**Belge alıntısı**
--------------------------------

Daha önceki yıllarda WHO’nun sürveyans datalarına bakılarak bir önceki sene etkili olan influenza B suşu o yılın aşısnda kullanılırken, günümüzde kuadrivalan aşılarda influenza B’nin her iki suşu da kullanılarak daha etkili bir koruma geliştirilmektedir. Çalışmalar hem quadrivalan inaktive hem de canlı atenüe aşının etkili bir koruma sağlayarak influenzanın neden olduğu ağır enfeksiyonları ve buna bağlı ailenin işinden geri kalmasının ve çocuğun okul devamsızlığının neden olacağı maliyeti önemli ölçüde azalttığı ve güvenilir olduğudur.

Amerikan ulusal aşı danışma komitesi yaşına ve hastalık durumuna bakılmaksızın inaktive aşı ile 6 ay ve üstü, canlı atenüe aşı ile ise 2 yaş ve üstü tüm çocukların her yıl aşılanmasını önermektedir. Her yıl 1 doz influenza aşısı yapılması önerilmektedir. 1 Temmuz 2018 öncesinde en azından 2 doz influenza yapılmamış 6 ay-8 yaş arası çocuklara 4 hafta arayla 2 doz yapılması önerilmektedir. Avrupa’daki aşılama programı çok farklılıklar göstermekte. Örn İtalya’da influenza aşısı sadece kronik hastalığı olan riskli çocuklara önerilmektedir.

--------------------------------

**Alıştırma amacı**
İnfluenza aşılamasıyla ilgili metni son cümlesinden sonra sürdürün. Öğeler başka bir kaynaktan alınmıştır.

--------------------------------

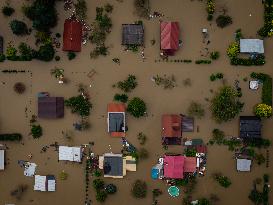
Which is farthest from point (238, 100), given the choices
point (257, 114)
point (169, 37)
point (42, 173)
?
point (42, 173)

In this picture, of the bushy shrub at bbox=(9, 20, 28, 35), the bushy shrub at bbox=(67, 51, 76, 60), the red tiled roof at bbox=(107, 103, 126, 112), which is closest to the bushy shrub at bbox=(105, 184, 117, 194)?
the red tiled roof at bbox=(107, 103, 126, 112)

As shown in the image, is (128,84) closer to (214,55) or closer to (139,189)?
(214,55)

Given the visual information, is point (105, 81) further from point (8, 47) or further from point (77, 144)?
point (8, 47)

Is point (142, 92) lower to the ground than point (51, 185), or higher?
higher

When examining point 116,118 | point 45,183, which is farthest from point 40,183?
point 116,118

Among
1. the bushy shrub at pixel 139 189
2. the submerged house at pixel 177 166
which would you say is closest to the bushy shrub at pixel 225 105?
the submerged house at pixel 177 166

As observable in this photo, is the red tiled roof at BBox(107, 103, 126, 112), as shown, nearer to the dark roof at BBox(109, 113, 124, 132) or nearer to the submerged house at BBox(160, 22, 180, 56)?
the dark roof at BBox(109, 113, 124, 132)

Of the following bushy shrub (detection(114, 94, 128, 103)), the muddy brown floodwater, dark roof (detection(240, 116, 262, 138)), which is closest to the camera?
dark roof (detection(240, 116, 262, 138))
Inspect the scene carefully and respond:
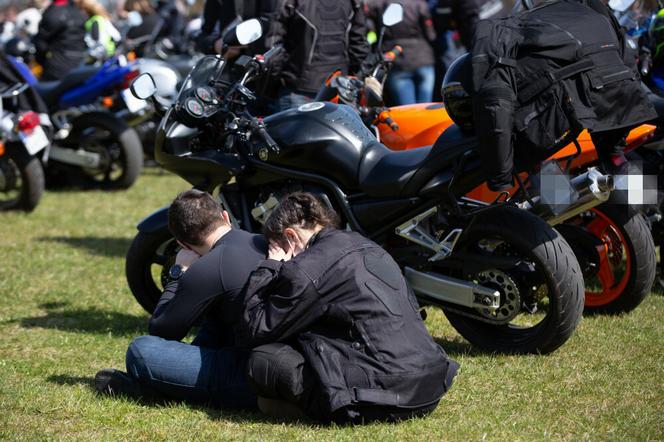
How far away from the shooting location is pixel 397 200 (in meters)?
4.69

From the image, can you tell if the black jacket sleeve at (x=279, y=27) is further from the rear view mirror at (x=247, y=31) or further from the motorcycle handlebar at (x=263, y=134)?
the motorcycle handlebar at (x=263, y=134)

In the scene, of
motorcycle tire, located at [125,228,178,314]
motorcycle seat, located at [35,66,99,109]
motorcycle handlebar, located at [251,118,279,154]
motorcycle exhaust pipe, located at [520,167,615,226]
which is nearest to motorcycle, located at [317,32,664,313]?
motorcycle exhaust pipe, located at [520,167,615,226]

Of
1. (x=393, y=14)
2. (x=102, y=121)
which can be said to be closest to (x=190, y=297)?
(x=393, y=14)

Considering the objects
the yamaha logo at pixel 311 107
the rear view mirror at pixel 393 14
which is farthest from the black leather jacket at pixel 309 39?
the yamaha logo at pixel 311 107

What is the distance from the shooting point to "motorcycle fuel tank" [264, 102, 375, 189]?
4.81 m

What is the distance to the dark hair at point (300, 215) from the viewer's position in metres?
3.94

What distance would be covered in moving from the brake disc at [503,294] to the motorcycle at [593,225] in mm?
391

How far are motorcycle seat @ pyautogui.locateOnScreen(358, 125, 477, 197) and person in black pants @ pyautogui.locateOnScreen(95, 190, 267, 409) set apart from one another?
754 mm

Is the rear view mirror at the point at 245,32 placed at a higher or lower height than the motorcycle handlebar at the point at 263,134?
higher

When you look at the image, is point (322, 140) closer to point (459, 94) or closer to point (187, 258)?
point (459, 94)

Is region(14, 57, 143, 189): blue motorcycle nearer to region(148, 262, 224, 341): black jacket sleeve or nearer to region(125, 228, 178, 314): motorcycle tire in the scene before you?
region(125, 228, 178, 314): motorcycle tire

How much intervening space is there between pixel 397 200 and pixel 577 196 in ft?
2.64

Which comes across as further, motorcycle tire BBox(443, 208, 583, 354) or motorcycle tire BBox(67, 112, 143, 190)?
motorcycle tire BBox(67, 112, 143, 190)

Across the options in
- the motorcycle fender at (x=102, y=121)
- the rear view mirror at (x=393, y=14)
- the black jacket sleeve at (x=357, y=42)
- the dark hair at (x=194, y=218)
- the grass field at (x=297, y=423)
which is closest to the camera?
the grass field at (x=297, y=423)
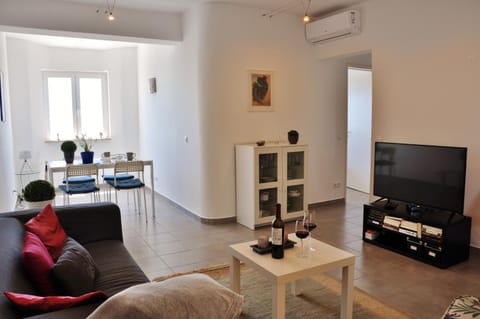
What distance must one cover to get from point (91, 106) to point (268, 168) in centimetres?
445

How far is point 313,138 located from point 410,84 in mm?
1748

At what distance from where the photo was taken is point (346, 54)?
16.8 feet

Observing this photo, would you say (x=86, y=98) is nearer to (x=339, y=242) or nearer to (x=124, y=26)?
(x=124, y=26)

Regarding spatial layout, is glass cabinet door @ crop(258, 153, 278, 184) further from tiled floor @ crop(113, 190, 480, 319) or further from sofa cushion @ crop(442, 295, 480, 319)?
sofa cushion @ crop(442, 295, 480, 319)

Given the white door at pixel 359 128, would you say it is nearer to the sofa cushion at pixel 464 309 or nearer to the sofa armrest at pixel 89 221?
the sofa cushion at pixel 464 309

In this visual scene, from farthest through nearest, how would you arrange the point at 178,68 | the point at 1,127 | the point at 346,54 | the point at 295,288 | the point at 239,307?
the point at 178,68 < the point at 346,54 < the point at 1,127 < the point at 295,288 < the point at 239,307

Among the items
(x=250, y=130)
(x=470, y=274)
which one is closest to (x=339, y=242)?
(x=470, y=274)

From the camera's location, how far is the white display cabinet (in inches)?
187

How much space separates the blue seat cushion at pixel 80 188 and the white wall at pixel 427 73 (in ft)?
12.4

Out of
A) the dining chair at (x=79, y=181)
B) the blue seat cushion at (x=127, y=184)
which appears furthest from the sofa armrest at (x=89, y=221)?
the blue seat cushion at (x=127, y=184)

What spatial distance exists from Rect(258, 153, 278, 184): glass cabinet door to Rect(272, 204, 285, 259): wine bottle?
7.45 feet

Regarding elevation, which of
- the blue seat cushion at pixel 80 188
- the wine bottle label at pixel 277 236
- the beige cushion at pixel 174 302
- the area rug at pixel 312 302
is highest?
the beige cushion at pixel 174 302

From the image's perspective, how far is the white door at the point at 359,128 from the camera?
6734 millimetres

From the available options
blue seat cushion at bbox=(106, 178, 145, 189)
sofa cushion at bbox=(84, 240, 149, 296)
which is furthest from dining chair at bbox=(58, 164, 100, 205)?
sofa cushion at bbox=(84, 240, 149, 296)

--------------------------------

**Alıştırma yanıtı**
İlk 6 ayında bebeklerin influenzadan korunması çok önemli bu nedenle hamilelere grip aşısı önerilmektedir. Çalışmalar hamilelere yapılan grip aşısının o dönem influenza vakalarının azalmasında çok önemli olduğunu göstermektedir.

İnfluenza aşılaması sağlıklı veya immün sistemi baskılanmış kişilerde de influenza bulaş riskini önemli oranda azaltmaktadır. Aşılama ile influenza enfeksiyonu önlenmekte buna bağlı olarak ikincil bakteriyel enfeksiyon, hastaneye yatış oranı ve antibiyotik reçeteleme oranı önemli oranda azalmaktadır. Sonuç olarak antibiyotiklerin gereksiz kullanımı önlenmekte ve antibiyotik direnci azalmaktadır.

Pnömokok Aşısı

S. pneumonia gram pozitif kok olup hem aerobik hem de anaerobik koşullarda yaşamını idame edebilmektedir. Hem çocuk hem de erişkinde akut otit media, toplumda kazanılmış pnömoni, bakteriyemi ve sepsis gibi hem mukozal ve invaziv enfeksiyonlara neden olmakta.

1970’lerin sonunda 14 valanlı pnömokok polisakkarid aşısı ( serotipler 1, 2, 3, 4, 6A, 7F, 8, 9N,12F, 14, 18C, 19F, 23F ve 25 F) onay almış, 1983 yılında 23 valanlı aşı ile değiştirilmiştir.

Polisakkarid pnömokok aşısı çocuklarda yeterli bağışıklık sağlayamamıştır.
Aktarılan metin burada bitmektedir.